What is being asked: Where does the string "space" occur in the records? Copy each line that holds it.

(Data items)
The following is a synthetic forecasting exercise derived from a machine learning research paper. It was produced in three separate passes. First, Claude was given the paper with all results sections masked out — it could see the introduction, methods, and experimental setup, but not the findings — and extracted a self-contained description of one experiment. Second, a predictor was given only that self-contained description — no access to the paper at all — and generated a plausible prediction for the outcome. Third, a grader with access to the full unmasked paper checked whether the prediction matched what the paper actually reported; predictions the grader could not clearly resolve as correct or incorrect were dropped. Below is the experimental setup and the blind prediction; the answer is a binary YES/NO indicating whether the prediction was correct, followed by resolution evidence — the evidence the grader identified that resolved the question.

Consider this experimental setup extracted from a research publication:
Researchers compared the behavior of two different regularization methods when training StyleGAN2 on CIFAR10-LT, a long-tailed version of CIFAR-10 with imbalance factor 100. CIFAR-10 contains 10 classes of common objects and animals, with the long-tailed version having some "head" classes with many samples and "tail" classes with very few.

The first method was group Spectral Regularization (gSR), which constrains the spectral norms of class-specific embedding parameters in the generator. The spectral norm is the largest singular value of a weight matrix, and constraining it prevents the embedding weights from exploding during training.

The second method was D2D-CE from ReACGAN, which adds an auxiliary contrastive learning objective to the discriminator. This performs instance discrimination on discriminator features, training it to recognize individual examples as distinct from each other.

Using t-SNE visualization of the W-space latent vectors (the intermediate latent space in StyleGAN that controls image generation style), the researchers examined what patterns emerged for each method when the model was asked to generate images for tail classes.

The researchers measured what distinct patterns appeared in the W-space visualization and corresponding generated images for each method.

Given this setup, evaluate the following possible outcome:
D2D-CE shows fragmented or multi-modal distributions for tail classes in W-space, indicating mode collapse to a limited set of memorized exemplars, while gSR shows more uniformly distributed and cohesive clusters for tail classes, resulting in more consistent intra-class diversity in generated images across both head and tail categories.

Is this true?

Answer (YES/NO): NO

Result:
Using t-SNE visualization of the W-space latent vectors (the intermediate latent space in StyleGAN that controls image generation style), the researchers examined what patterns emerged for each method when the model was asked to generate images for tail classes.
The researchers measured what distinct patterns appeared in the W-space visualization and corresponding generated images for each method.
D2D-CE shows fragmented or multi-modal distributions for tail classes in W-space, indicating mode collapse to a limited set of memorized exemplars, while gSR shows more uniformly distributed and cohesive clusters for tail classes, resulting in more consistent intra-class diversity in generated images across both head and tail categories.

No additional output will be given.